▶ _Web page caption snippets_
*** Begin section ***

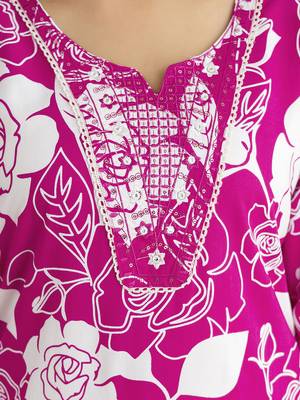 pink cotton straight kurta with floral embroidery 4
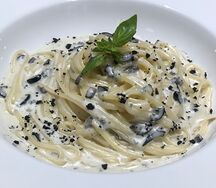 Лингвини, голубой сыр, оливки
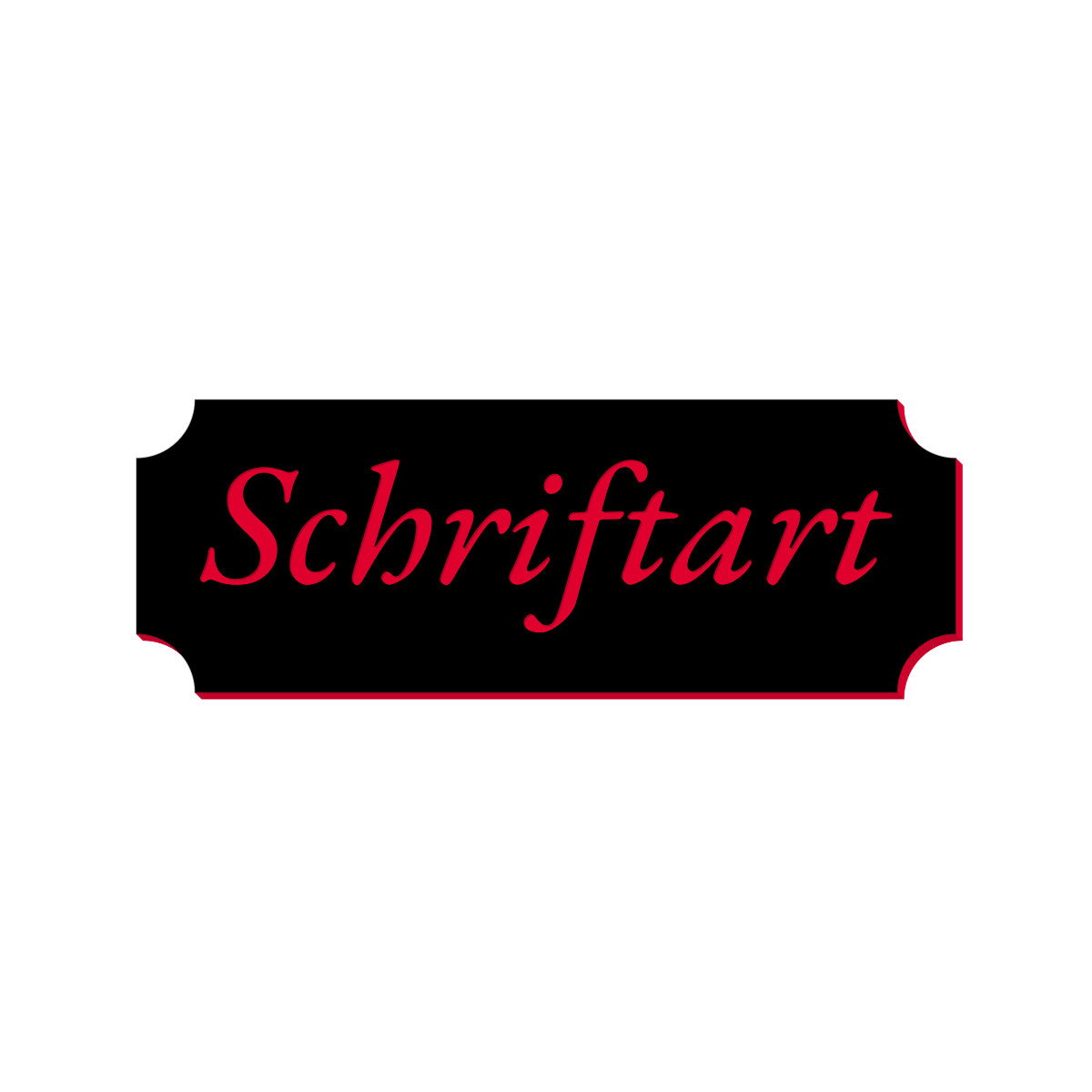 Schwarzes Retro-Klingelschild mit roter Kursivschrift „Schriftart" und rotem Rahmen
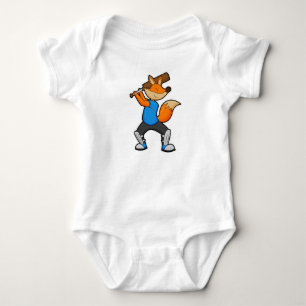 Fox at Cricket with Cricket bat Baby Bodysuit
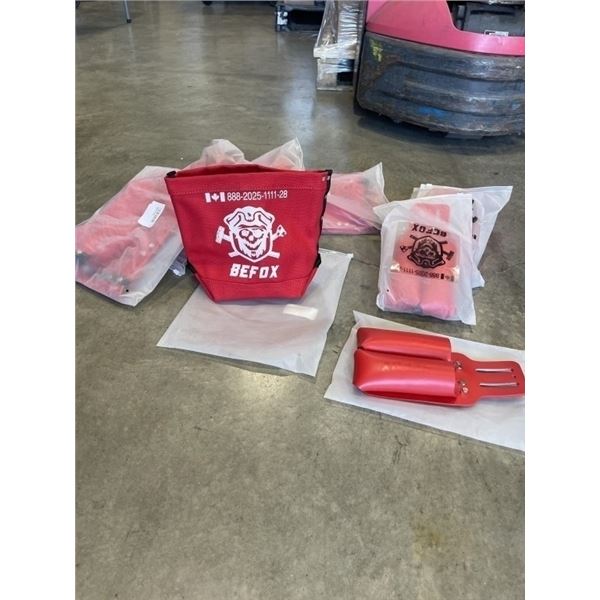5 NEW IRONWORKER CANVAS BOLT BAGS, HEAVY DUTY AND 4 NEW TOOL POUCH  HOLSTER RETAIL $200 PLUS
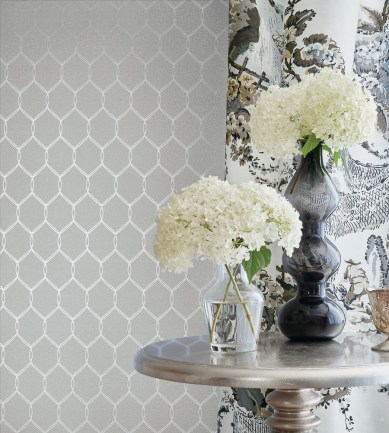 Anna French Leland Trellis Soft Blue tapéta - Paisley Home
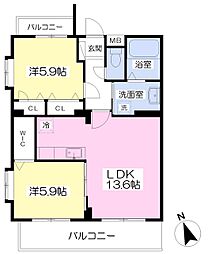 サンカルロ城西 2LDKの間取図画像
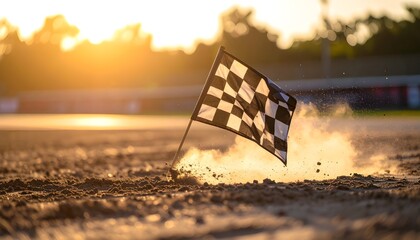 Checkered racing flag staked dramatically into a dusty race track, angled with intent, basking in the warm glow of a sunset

*** End section ***

▶ _Task requirements_
Please copy the lines above exactly as written, apart from any pictures.

▶ _Answer section_
 pink cotton straight kurta with floral embroidery 4
 Лингвини, голубой сыр, оливки
 Schwarzes Retro-Klingelschild mit roter Kursivschrift „Schriftart" und rotem Rahmen
 Fox at Cricket with Cricket bat Baby Bodysuit
5 NEW IRONWORKER CANVAS BOLT BAGS, HEAVY DUTY AND 4 NEW TOOL POUCH  HOLSTER RETAIL $200 PLUS
 Anna French Leland Trellis Soft Blue tapéta - Paisley Home
 サンカルロ城西 2LDKの間取図画像
 Checkered racing flag staked dramatically into a dusty race track, angled with intent, basking in the warm glow of a sunset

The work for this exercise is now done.